• EXERCISE DIRECTIONS
A word-for-word copy of the entries is the only acceptable reply.

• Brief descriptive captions

--*--

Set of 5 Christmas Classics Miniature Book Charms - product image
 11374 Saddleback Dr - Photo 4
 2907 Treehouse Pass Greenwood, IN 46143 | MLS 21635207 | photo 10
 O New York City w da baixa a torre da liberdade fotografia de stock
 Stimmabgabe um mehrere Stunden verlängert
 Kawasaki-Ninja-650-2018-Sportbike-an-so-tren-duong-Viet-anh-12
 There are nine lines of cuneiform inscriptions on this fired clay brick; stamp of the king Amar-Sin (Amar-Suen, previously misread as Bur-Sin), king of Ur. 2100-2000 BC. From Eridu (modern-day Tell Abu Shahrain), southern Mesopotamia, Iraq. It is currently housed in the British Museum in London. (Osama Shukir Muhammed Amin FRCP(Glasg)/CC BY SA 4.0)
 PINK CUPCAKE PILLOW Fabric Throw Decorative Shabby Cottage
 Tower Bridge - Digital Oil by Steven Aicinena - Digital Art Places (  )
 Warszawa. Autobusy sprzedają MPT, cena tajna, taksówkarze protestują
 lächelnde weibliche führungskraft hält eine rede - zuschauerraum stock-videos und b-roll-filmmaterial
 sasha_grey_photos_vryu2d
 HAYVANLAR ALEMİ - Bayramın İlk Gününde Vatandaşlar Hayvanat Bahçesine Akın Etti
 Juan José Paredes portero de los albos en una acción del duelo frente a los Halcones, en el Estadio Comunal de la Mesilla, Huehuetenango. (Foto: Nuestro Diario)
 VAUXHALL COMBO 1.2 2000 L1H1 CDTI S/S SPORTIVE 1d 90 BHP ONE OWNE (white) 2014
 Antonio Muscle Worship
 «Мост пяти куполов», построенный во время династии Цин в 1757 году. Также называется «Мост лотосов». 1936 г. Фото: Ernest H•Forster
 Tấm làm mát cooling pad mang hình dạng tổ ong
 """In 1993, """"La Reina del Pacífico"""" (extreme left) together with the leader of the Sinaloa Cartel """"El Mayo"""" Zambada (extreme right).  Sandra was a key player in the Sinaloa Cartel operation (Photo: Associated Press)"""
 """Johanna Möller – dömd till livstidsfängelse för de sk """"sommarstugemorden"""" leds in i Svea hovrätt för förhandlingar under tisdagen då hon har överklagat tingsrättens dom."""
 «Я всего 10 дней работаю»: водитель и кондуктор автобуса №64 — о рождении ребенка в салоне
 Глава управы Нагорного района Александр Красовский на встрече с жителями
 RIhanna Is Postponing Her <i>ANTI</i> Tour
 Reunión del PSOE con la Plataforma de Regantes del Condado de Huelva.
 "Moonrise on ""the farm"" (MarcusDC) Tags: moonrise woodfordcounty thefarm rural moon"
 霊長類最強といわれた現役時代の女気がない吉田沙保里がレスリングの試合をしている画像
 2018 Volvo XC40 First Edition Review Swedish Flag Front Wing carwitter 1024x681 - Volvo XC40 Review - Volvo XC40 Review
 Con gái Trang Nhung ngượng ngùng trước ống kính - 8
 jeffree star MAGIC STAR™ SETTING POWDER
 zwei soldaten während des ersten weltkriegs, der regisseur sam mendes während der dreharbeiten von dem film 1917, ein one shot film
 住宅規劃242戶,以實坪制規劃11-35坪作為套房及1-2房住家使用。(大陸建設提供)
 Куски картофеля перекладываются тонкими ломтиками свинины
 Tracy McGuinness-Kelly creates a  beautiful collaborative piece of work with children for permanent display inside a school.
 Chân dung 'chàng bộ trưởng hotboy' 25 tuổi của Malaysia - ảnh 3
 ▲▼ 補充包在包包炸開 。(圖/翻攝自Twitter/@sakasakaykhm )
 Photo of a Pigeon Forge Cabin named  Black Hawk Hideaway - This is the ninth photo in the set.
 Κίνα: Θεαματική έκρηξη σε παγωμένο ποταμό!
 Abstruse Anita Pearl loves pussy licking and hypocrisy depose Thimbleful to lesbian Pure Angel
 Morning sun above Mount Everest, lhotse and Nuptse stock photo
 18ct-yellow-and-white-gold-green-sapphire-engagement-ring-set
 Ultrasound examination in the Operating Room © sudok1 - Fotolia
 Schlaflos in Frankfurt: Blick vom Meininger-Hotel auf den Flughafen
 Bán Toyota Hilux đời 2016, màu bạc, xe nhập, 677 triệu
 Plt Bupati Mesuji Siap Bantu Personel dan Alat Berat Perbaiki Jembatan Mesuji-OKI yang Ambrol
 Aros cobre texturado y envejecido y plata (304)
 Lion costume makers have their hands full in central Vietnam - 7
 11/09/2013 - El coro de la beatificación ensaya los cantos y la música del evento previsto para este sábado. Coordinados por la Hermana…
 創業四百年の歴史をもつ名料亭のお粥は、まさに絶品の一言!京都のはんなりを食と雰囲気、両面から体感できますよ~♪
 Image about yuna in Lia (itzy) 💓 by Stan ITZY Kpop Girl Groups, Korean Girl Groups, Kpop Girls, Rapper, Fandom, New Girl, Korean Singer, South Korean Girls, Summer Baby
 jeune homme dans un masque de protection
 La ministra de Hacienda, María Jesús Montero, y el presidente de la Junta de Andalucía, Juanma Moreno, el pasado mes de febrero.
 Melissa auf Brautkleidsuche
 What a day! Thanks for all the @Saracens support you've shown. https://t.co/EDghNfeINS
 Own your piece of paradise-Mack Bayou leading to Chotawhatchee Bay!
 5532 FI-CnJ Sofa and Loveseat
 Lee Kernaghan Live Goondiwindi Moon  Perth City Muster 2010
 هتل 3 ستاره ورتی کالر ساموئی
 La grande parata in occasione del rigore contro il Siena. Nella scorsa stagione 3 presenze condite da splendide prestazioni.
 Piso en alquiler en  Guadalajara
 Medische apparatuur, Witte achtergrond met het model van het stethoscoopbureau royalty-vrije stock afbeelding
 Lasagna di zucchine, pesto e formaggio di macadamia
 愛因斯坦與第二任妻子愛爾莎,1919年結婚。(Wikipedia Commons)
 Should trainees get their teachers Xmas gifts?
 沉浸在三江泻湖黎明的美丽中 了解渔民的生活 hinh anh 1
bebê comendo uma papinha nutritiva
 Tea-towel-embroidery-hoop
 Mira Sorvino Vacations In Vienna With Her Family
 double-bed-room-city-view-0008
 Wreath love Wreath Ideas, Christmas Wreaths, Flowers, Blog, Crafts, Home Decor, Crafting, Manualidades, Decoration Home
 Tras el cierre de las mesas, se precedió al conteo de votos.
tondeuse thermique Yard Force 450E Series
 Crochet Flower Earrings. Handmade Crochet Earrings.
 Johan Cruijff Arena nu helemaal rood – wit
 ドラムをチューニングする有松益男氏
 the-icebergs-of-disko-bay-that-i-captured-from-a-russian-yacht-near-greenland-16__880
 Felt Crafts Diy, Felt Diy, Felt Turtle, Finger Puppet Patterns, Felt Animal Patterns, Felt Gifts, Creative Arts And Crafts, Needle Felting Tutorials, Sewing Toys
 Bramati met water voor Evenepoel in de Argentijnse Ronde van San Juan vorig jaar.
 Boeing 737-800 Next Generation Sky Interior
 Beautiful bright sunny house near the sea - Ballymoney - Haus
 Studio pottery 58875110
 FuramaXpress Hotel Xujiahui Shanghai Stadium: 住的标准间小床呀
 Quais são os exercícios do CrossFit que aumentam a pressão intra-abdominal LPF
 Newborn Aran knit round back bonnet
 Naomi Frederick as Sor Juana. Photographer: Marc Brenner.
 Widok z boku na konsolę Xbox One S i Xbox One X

--*--

• ANSWER TO THIS EXERCISE
Set of 5 Christmas Classics Miniature Book Charms - product image
 11374 Saddleback Dr - Photo 4
 2907 Treehouse Pass Greenwood, IN 46143 | MLS 21635207 | photo 10
 O New York City w da baixa a torre da liberdade fotografia de stock
 Stimmabgabe um mehrere Stunden verlängert
 Kawasaki-Ninja-650-2018-Sportbike-an-so-tren-duong-Viet-anh-12
 There are nine lines of cuneiform inscriptions on this fired clay brick; stamp of the king Amar-Sin (Amar-Suen, previously misread as Bur-Sin), king of Ur. 2100-2000 BC. From Eridu (modern-day Tell Abu Shahrain), southern Mesopotamia, Iraq. It is currently housed in the British Museum in London. (Osama Shukir Muhammed Amin FRCP(Glasg)/CC BY SA 4.0)
 PINK CUPCAKE PILLOW Fabric Throw Decorative Shabby Cottage
 Tower Bridge - Digital Oil by Steven Aicinena - Digital Art Places (  )
 Warszawa. Autobusy sprzedają MPT, cena tajna, taksówkarze protestują
 lächelnde weibliche führungskraft hält eine rede - zuschauerraum stock-videos und b-roll-filmmaterial
 sasha_grey_photos_vryu2d
 HAYVANLAR ALEMİ - Bayramın İlk Gününde Vatandaşlar Hayvanat Bahçesine Akın Etti
 Juan José Paredes portero de los albos en una acción del duelo frente a los Halcones, en el Estadio Comunal de la Mesilla, Huehuetenango. (Foto: Nuestro Diario)
 VAUXHALL COMBO 1.2 2000 L1H1 CDTI S/S SPORTIVE 1d 90 BHP ONE OWNE (white) 2014
 Antonio Muscle Worship
 «Мост пяти куполов», построенный во время династии Цин в 1757 году. Также называется «Мост лотосов». 1936 г. Фото: Ernest H•Forster
 Tấm làm mát cooling pad mang hình dạng tổ ong
 """In 1993, """"La Reina del Pacífico"""" (extreme left) together with the leader of the Sinaloa Cartel """"El Mayo"""" Zambada (extreme right).  Sandra was a key player in the Sinaloa Cartel operation (Photo: Associated Press)"""
 """Johanna Möller – dömd till livstidsfängelse för de sk """"sommarstugemorden"""" leds in i Svea hovrätt för förhandlingar under tisdagen då hon har överklagat tingsrättens dom."""
 «Я всего 10 дней работаю»: водитель и кондуктор автобуса №64 — о рождении ребенка в салоне
 Глава управы Нагорного района Александр Красовский на встрече с жителями
 RIhanna Is Postponing Her <i>ANTI</i> Tour
 Reunión del PSOE con la Plataforma de Regantes del Condado de Huelva.
 "Moonrise on ""the farm"" (MarcusDC) Tags: moonrise woodfordcounty thefarm rural moon"
 霊長類最強といわれた現役時代の女気がない吉田沙保里がレスリングの試合をしている画像
 2018 Volvo XC40 First Edition Review Swedish Flag Front Wing carwitter 1024x681 - Volvo XC40 Review - Volvo XC40 Review
 Con gái Trang Nhung ngượng ngùng trước ống kính - 8
 jeffree star MAGIC STAR™ SETTING POWDER
 zwei soldaten während des ersten weltkriegs, der regisseur sam mendes während der dreharbeiten von dem film 1917, ein one shot film
 住宅規劃242戶,以實坪制規劃11-35坪作為套房及1-2房住家使用。(大陸建設提供)
 Куски картофеля перекладываются тонкими ломтиками свинины
 Tracy McGuinness-Kelly creates a  beautiful collaborative piece of work with children for permanent display inside a school.
 Chân dung 'chàng bộ trưởng hotboy' 25 tuổi của Malaysia - ảnh 3
 ▲▼ 補充包在包包炸開 。(圖/翻攝自Twitter/@sakasakaykhm )
 Photo of a Pigeon Forge Cabin named  Black Hawk Hideaway - This is the ninth photo in the set.
 Κίνα: Θεαματική έκρηξη σε παγωμένο ποταμό!
 Abstruse Anita Pearl loves pussy licking and hypocrisy depose Thimbleful to lesbian Pure Angel
 Morning sun above Mount Everest, lhotse and Nuptse stock photo
 18ct-yellow-and-white-gold-green-sapphire-engagement-ring-set
 Ultrasound examination in the Operating Room © sudok1 - Fotolia
 Schlaflos in Frankfurt: Blick vom Meininger-Hotel auf den Flughafen
 Bán Toyota Hilux đời 2016, màu bạc, xe nhập, 677 triệu
 Plt Bupati Mesuji Siap Bantu Personel dan Alat Berat Perbaiki Jembatan Mesuji-OKI yang Ambrol
 Aros cobre texturado y envejecido y plata (304)
 Lion costume makers have their hands full in central Vietnam - 7
 11/09/2013 - El coro de la beatificación ensaya los cantos y la música del evento previsto para este sábado. Coordinados por la Hermana…
 創業四百年の歴史をもつ名料亭のお粥は、まさに絶品の一言!京都のはんなりを食と雰囲気、両面から体感できますよ~♪
 Image about yuna in Lia (itzy) 💓 by Stan ITZY Kpop Girl Groups, Korean Girl Groups, Kpop Girls, Rapper, Fandom, New Girl, Korean Singer, South Korean Girls, Summer Baby
 jeune homme dans un masque de protection
 La ministra de Hacienda, María Jesús Montero, y el presidente de la Junta de Andalucía, Juanma Moreno, el pasado mes de febrero.
 Melissa auf Brautkleidsuche
 What a day! Thanks for all the @Saracens support you've shown. https://t.co/EDghNfeINS
 Own your piece of paradise-Mack Bayou leading to Chotawhatchee Bay!
 5532 FI-CnJ Sofa and Loveseat
 Lee Kernaghan Live Goondiwindi Moon  Perth City Muster 2010
 هتل 3 ستاره ورتی کالر ساموئی
 La grande parata in occasione del rigore contro il Siena. Nella scorsa stagione 3 presenze condite da splendide prestazioni.
 Piso en alquiler en  Guadalajara
 Medische apparatuur, Witte achtergrond met het model van het stethoscoopbureau royalty-vrije stock afbeelding
 Lasagna di zucchine, pesto e formaggio di macadamia
 愛因斯坦與第二任妻子愛爾莎,1919年結婚。(Wikipedia Commons)
 Should trainees get their teachers Xmas gifts?
 沉浸在三江泻湖黎明的美丽中 了解渔民的生活 hinh anh 1
bebê comendo uma papinha nutritiva
 Tea-towel-embroidery-hoop
 Mira Sorvino Vacations In Vienna With Her Family
 double-bed-room-city-view-0008
 Wreath love Wreath Ideas, Christmas Wreaths, Flowers, Blog, Crafts, Home Decor, Crafting, Manualidades, Decoration Home
 Tras el cierre de las mesas, se precedió al conteo de votos.
tondeuse thermique Yard Force 450E Series
 Crochet Flower Earrings. Handmade Crochet Earrings.
 Johan Cruijff Arena nu helemaal rood – wit
 ドラムをチューニングする有松益男氏
 the-icebergs-of-disko-bay-that-i-captured-from-a-russian-yacht-near-greenland-16__880
 Felt Crafts Diy, Felt Diy, Felt Turtle, Finger Puppet Patterns, Felt Animal Patterns, Felt Gifts, Creative Arts And Crafts, Needle Felting Tutorials, Sewing Toys
 Bramati met water voor Evenepoel in de Argentijnse Ronde van San Juan vorig jaar.
 Boeing 737-800 Next Generation Sky Interior
 Beautiful bright sunny house near the sea - Ballymoney - Haus
 Studio pottery 58875110
 FuramaXpress Hotel Xujiahui Shanghai Stadium: 住的标准间小床呀
 Quais são os exercícios do CrossFit que aumentam a pressão intra-abdominal LPF
 Newborn Aran knit round back bonnet
 Naomi Frederick as Sor Juana. Photographer: Marc Brenner.
 Widok z boku na konsolę Xbox One S i Xbox One X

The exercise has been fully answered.